Us Gen-Xers are probably one of the last generations that can relate to many of the statements that were in Ken's posting. When I was six, I walked by myself up the street to catch a school bus on an extremely busy road. I frequently stayed out until the street lights came on--and sometimes even later than that. When I was seven, I took a city bus to school--even having to change buses, and I had to cross a very busy street to get to the bus in the morning! This was the late 1970s. Even well into the 1980s, I was riding my bike to and from school, and just about anywhere else in between.

Then something happened. I don't think it was one event, but it was several events that, over time, brought us all closer:

  • Cable TV. Cable TV started back in the 1970s--heck where I lived, that was pretty much your only choice if you wanted to watch TV. But it didn't really start growing much until the 1980s when we started seeing more than 13 channels. CNN. MTV. ESPN. This gave us a different world view than we were getting from our local TV stations, which really didn't even cover our local area. They either covered San Jose-north, or Salinas-south. Santa Cruz was hardly a blip.
  • Bulletin Board Systems. One thing that was starting to become popular in the 1980s were Bulletin Board Systems (BBSes). Think dialing a phone number to reach what amounts to a specific web site today, except no fancy graphics. Now, granted, personal computers weren't in every home. Only the rich or someone lucky enough to beg, borrow, or steal one from someone else had a personal computer, let alone a modem. But what BBSes did was provide a connection to a wider area of people within your local calling area. But even BBSes evolved to permit communication beyond local calling areas. Think FidoNet and UUCP.
  • The Internet. Now granted the Internet started much earlier than the 1980s. However, in the early 1990s, a lot of non-academics started discovering and using the Internet. Then, of course, Netscape hit the scene. Then Yahoo. Those two events did more to shrink the world than anything I experienced previously.
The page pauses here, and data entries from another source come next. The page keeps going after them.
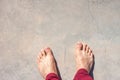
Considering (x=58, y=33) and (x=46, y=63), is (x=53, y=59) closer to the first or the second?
(x=46, y=63)

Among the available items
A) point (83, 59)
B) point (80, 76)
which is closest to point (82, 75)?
point (80, 76)

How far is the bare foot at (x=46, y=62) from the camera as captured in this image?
5.20ft

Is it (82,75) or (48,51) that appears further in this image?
(48,51)

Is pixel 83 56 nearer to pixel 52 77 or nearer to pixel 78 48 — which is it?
pixel 78 48

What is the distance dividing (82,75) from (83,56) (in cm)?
17

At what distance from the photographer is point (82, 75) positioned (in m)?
1.51

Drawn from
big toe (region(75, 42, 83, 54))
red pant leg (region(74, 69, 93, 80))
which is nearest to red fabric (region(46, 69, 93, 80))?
red pant leg (region(74, 69, 93, 80))

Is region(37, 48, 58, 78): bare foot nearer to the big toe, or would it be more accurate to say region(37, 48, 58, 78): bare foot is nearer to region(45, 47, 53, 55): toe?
region(45, 47, 53, 55): toe

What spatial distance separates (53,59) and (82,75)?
0.71ft

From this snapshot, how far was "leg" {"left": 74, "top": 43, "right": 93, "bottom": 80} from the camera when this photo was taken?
1.56 m

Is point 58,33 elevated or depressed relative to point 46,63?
elevated

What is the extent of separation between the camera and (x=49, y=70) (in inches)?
62.9

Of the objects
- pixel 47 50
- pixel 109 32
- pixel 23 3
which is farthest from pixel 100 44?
pixel 23 3

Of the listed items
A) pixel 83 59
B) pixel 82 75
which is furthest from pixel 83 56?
pixel 82 75
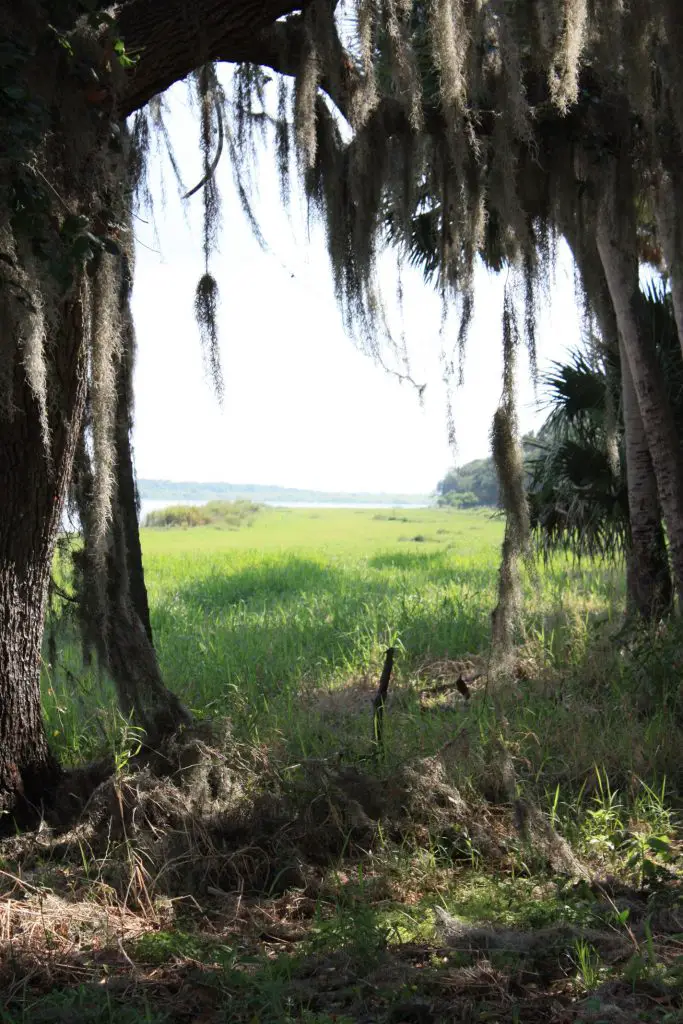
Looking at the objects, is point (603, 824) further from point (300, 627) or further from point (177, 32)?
point (300, 627)

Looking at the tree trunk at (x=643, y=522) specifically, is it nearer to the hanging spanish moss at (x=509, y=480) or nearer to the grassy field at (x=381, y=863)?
the grassy field at (x=381, y=863)

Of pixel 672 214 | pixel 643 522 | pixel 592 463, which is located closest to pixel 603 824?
pixel 672 214

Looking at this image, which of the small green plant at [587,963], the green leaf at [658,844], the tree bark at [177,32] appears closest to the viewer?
the small green plant at [587,963]

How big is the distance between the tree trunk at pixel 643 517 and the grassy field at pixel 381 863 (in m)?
0.42

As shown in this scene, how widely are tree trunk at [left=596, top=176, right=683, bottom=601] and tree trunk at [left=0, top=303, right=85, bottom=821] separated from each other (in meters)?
3.64

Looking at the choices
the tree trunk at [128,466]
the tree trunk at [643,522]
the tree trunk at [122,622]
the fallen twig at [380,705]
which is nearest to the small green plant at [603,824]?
the fallen twig at [380,705]

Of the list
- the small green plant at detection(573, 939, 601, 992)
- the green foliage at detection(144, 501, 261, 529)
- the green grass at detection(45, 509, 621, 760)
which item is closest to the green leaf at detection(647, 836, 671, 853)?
the small green plant at detection(573, 939, 601, 992)

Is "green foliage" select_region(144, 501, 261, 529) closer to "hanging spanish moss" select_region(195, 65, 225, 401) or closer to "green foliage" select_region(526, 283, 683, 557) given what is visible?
"green foliage" select_region(526, 283, 683, 557)

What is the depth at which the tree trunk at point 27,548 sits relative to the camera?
3.69 meters

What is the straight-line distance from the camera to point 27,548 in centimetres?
385

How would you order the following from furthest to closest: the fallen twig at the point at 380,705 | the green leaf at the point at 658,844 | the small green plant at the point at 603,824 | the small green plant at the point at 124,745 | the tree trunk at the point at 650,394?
the tree trunk at the point at 650,394 → the fallen twig at the point at 380,705 → the small green plant at the point at 124,745 → the small green plant at the point at 603,824 → the green leaf at the point at 658,844

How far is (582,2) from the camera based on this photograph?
4109 millimetres

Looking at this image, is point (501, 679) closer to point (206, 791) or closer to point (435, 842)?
point (435, 842)

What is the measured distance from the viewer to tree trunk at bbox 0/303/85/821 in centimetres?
369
Back before all this stuff came about, we were a bit more isolated. You had no idea how many weirdos were out there. And for the most part, the weirdos didn't know either. Much like all of these advancements has brought average people closer together, it has also brought the weirdos closer together, too. Now they congregate just like, say, people who like Pink Floyd might do. And, of course, where the weirdos congregate, they share stories, swap tips, and make the collective group of weirdos much smarter. And that makes them that much more dangerous to our kids.

I would argue that, statistically speaking, things that weirdos might do to your kids is probably not that much higher than it was when, say, my dad was a kid. What has changed, though is that we have heard a constant barrage of these stories for the past 20 years or so. And while I can't say with any certainty what the rationale is, I believe that my parents and my parents parents just didn't know the risks of what they were allowing us to do. Or maybe they did, but they took solace in the though that it couldn't happen to my kids. It probably won't, but everytime it happens somewhere else in the country, you will be sure to find out about it.

The end result of this is now we won't let our kids walk the 1000 feet or so it is between our front door and the school bus stop just up the street, at least by themselves--a walk my parents would have had no problem letting me do when I was my son's age. Nor will we let them go off somewhere and play outside without an adult watching. It's a changed world for sure, or at least our awareness of it has changed since the 1980s. And, as they saying goes, you can never go back.

A Random Pink Floyd-inspired Thought about Airline Travel

It seems appropriate that a song by Pink Floyd captures the experience of airline travel in their song "Point Me At The Sky" which I'm sure had nothing to do with their motivations for writing the song.

For if you are stout you will have to breathe out
While the people around you breathe in

People pressing on my sides
It's something that I hate
And so is sitting down to eat
With only little capsules on my plate

I had posted the lyrics to this song earlier, but I realized what I had was incorrect. There are actually a number of transcriptions of the lyrics, and they are all wrong in at least one place.